The interaction terms tell us the sensitivities of the sensitivities.

Got it. Now to interpret say effect of weight across gender, would I have to fix the height? From a mathematical point of view, I could just fix it and it would drop out. But it could be a confounder so I'm not sure.

if height is x=a

then

B3 + B4 * Weight + B5 * a

Then a unit difference in weight gives rise to B4. So holding weight fixed, the difference in mean response for unit increase in weight is B4. Then height seemingly does matter.
 

FAQ: Interpreting Models with Multiple Interaction Terms: Gender, Weight, and Height

What are interaction terms in a statistical model?

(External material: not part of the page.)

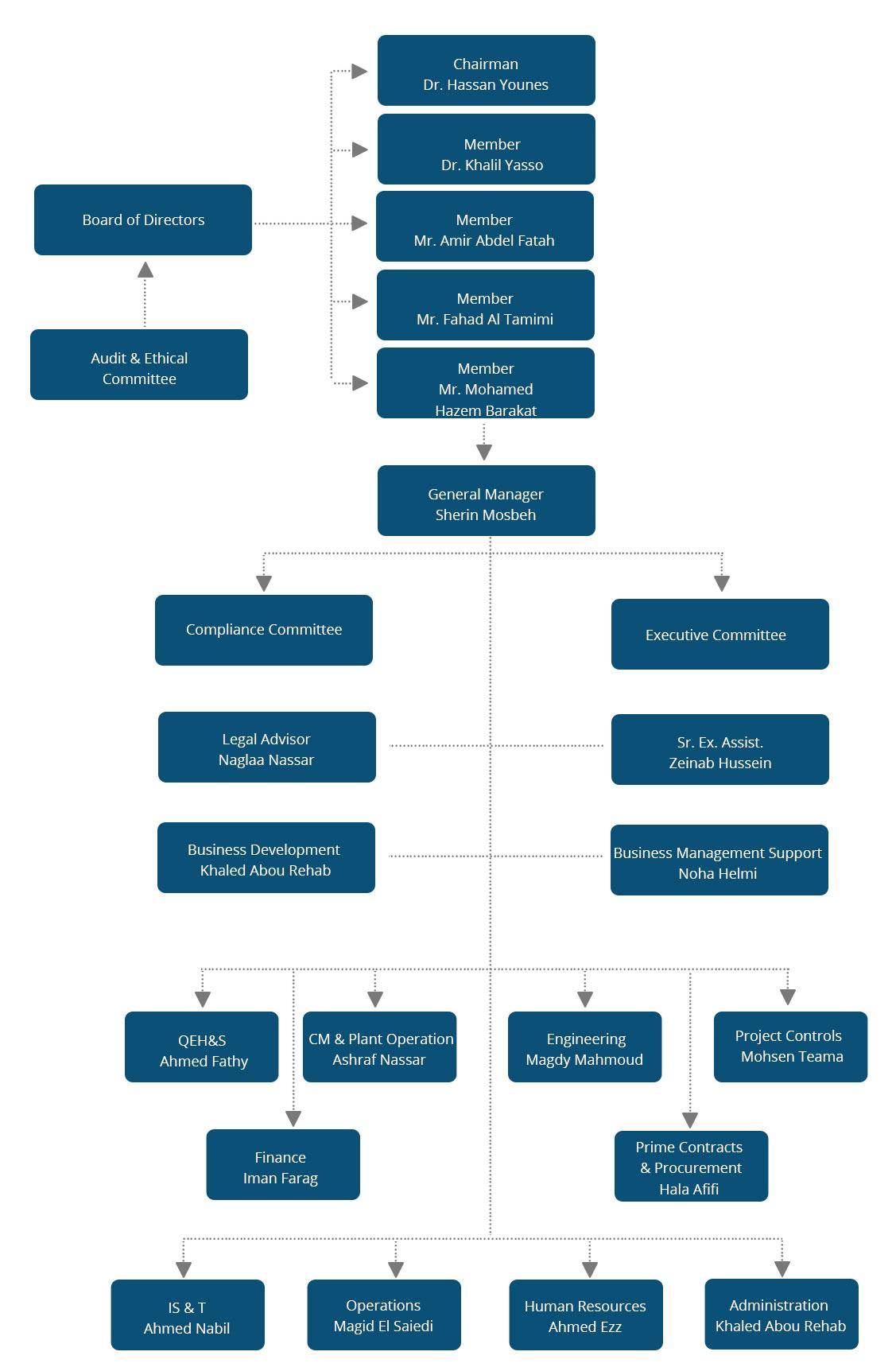 organization-chart4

Interaction terms in a statistical model refer to the variables that are multiplied together to examine the effects of their combined values on the outcome. In this case, the interaction terms are gender, weight, and height.

Why is it important to include interaction terms in a model?

Including interaction terms in a model allows us to understand how the relationship between different variables changes based on their combined values. It can help us identify unique patterns and better explain the data.

How do we interpret the coefficients of interaction terms in a model?

The coefficients of interaction terms represent the change in the outcome variable for a one-unit increase in the corresponding variables. For example, if the coefficient for the interaction between gender and weight is 0.5, it means that for every one unit increase in weight, the effect on the outcome variable is 0.5 units higher for females compared to males.

Can we have more than three interaction terms in a model?

Yes, it is possible to have more than three interaction terms in a model. However, it is important to consider the sample size and the complexity of the model. Including too many interaction terms can lead to overfitting and reduce the generalizability of the results.

How do we determine the significance of interaction terms in a model?

The significance of interaction terms can be determined by looking at the p-value associated with the coefficient. A p-value less than the chosen significance level (usually 0.05) indicates that the interaction term is significant and should be included in the model.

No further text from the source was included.